=== 任务内容 ===
请根据阅读摘录,用一到三句话说明:以氧化铁纳米材料为基础的治疗平台为何能在肿瘤中触发•OH生成,却不影响正常细胞组织?

=== 阅读摘录 ===
□ □ □ □ □ □ □

2016年,Zhang等[5]提出新型治疗方法−化学动力学疗法(Chemodynamic Therapy, CDT). 当特制纳米催化剂进入肿瘤的弱酸环境,引发肿瘤细胞进行芬顿或类芬顿反应,在H+的作用下,肿瘤内的H2O2被催化生成•OH,诱导癌细胞损伤和凋亡. 这种独特的活性氧产生模式使CDT能够规避光动力治疗(PDT)中对氧气依赖、对邻近健康组织造成损害和光穿透深度不足等问题[6-10],是一种可以广泛应用的ROS介导的治疗策略.
1. 化学动力学治疗材料
许多纳米材料都可引发瘤内芬顿或类芬顿反应,其中含铁纳米材料尤其受关注[11-12]. 2012年,Chen等[13]发现氧化铁纳米材料是pH值依赖型,在酸性环境下,可催化H2O2生成•OH,但在中性条件下,催化H2O2分解为O2和H2O. 基于此,设计以氧化铁纳米材料为基础的肿瘤治疗平台,在弱酸性的肿瘤中触发•OH生成,但对处于中性环境下的正常细胞组织没有影响. 研究受到科研工作者的广泛关注. 图1为含铁纳米材料最典型的芬顿反应,利用Fe2+和H2O2反应产生•OH,通过CDT治疗肿瘤的方案.

□ □ □ □ □ □ □

=== 存储数据 ===
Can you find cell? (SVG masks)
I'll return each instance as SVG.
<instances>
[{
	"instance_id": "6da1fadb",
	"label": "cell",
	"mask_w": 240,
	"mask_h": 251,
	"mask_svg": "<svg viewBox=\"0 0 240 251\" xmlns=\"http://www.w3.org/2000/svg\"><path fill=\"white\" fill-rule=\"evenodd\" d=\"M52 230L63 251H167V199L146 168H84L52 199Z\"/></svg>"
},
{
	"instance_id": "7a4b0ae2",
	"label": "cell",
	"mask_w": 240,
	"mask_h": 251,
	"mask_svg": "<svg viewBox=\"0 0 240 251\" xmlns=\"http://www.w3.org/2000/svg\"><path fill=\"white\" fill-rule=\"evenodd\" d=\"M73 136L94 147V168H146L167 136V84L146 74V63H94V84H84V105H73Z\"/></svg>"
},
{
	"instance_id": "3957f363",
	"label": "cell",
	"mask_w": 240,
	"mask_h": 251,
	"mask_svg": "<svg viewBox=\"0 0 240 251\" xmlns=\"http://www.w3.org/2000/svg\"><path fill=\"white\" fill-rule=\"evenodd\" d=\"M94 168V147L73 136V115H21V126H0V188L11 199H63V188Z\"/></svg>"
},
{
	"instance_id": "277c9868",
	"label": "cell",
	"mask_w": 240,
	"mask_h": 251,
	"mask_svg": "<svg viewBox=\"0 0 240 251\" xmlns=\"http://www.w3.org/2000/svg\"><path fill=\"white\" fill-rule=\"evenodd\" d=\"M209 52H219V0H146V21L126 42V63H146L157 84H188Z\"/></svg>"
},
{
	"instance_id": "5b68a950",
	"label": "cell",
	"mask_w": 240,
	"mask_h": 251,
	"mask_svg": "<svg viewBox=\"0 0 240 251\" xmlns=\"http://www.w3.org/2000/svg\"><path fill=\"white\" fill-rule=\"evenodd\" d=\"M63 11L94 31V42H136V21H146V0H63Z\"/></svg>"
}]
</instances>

□ □ □ □ □ □ □

=== 结果 ===
氧化铁纳米材料的催化作用依赖pH值。在酸性环境下,它催化H2O2生成•OH;在中性条件下,则催化H2O2分解为O2和H2O。肿瘤呈弱酸性,正常细胞组织处于中性环境,因此•OH只在肿瘤中生成。